Calcein AM should stain only living cells but it stains apoptotic bodies as well. What may be the reason? I use Jurkat cells
G'day Valentina --- This is not from personal experience note, however how about the following. POINT 1: The reason calcein AM is regarded as a "viability" stain is that it is membrane permeable in its esterified non-fluorescent form. Then inside the cell the various esterases lop off the ester generating fluorescent free acid species. Which is not membrane peremable, and so accumulates with the cell. POINT 2: So what calcein AM is really detecting is "esterase within a membranous container". And USUALLY this correlates with "viability" ... but not necessarily. POINT 3: So if the apoptotic bodies are still membrane bound, and still contain an esterase, then they will stain.
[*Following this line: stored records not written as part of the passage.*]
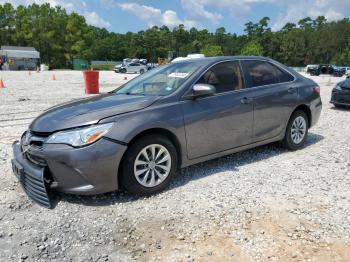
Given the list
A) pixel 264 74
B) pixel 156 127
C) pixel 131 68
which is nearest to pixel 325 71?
pixel 131 68

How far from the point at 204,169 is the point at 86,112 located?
6.32ft

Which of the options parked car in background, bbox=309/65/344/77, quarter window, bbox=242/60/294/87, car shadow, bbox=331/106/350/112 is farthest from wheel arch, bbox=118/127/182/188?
parked car in background, bbox=309/65/344/77

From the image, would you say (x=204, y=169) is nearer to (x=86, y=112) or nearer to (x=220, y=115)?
(x=220, y=115)

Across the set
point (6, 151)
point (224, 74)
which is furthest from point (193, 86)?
point (6, 151)

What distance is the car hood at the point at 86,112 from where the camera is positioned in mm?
3676

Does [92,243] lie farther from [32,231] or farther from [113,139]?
[113,139]

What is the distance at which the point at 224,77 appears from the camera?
4.84m

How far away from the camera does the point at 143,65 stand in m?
44.1

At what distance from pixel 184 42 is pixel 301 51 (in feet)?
146

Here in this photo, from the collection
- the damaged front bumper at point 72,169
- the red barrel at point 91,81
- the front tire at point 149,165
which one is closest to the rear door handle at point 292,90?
the front tire at point 149,165

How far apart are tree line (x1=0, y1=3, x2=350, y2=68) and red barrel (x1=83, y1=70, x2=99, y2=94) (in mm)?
60113

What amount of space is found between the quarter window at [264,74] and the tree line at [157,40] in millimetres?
70327

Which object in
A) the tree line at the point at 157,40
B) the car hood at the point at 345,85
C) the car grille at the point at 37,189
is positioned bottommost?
the car grille at the point at 37,189

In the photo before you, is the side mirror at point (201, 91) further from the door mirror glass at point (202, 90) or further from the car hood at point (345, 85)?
the car hood at point (345, 85)
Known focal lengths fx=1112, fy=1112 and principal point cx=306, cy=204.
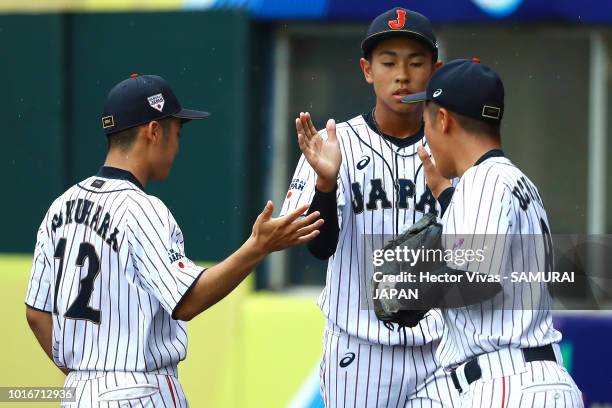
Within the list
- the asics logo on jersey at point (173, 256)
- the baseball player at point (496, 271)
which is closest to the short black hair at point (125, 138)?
the asics logo on jersey at point (173, 256)

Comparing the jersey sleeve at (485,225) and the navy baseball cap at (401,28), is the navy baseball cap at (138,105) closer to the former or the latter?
the navy baseball cap at (401,28)

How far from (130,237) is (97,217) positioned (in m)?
0.16

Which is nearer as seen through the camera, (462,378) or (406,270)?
(462,378)

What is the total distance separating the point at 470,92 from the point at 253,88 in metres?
3.42

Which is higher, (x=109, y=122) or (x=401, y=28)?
(x=401, y=28)

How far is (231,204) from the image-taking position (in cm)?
720

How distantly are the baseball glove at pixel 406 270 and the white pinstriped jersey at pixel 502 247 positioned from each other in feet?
0.90

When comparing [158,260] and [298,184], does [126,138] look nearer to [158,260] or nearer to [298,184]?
[158,260]

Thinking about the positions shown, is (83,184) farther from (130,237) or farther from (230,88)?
(230,88)

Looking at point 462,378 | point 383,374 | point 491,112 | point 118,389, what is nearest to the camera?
point 462,378

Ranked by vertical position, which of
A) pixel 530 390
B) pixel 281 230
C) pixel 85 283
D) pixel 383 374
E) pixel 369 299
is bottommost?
pixel 383 374

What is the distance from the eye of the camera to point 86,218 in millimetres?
4230

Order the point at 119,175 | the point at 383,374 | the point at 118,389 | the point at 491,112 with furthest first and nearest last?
the point at 383,374, the point at 119,175, the point at 118,389, the point at 491,112

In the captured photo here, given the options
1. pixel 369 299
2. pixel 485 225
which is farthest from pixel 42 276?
pixel 485 225
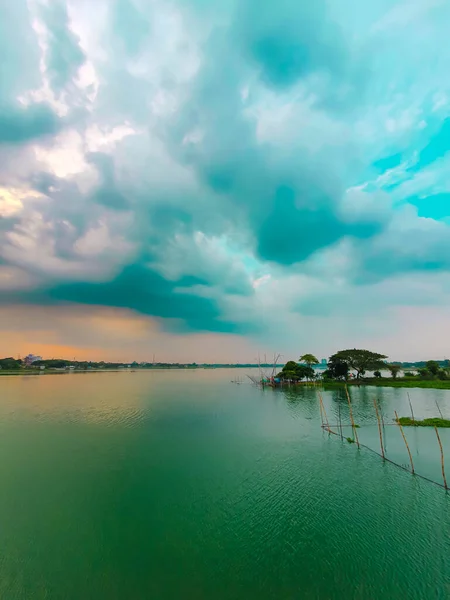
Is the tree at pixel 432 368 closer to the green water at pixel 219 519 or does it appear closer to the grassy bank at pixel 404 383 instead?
the grassy bank at pixel 404 383

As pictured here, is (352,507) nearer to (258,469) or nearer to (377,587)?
(377,587)

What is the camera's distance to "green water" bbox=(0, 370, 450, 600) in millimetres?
8945

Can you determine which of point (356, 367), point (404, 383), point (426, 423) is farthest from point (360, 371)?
point (426, 423)

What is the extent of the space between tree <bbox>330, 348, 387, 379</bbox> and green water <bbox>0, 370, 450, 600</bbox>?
1863 inches

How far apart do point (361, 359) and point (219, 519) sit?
6678 cm

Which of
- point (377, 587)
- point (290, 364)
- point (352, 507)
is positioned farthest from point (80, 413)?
point (290, 364)

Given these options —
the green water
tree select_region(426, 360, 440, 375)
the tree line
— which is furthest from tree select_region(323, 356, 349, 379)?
the green water

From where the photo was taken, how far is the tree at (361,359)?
69.9 metres

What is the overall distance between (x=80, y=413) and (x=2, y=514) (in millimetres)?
24196

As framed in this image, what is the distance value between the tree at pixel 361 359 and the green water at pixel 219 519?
155 feet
What do people think about that?
Bye --- Richard
G'day Valentina --- This is not from personal experience note, however how about the following. POINT 1: The reason calcein AM is regarded as a "viability" stain is that it is membrane permeable in its esterified non-fluorescent form. Then inside the cell the various esterases lop off the ester generating fluorescent free acid species. Which is not membrane peremable, and so accumulates with the cell. POINT 2: So what calcein AM is really detecting is "esterase within a membranous container". And USUALLY this correlates with "viability" ... but not necessarily. POINT 3: So if the apoptotic bodies are still membrane bound, and still contain an esterase, then they will stain.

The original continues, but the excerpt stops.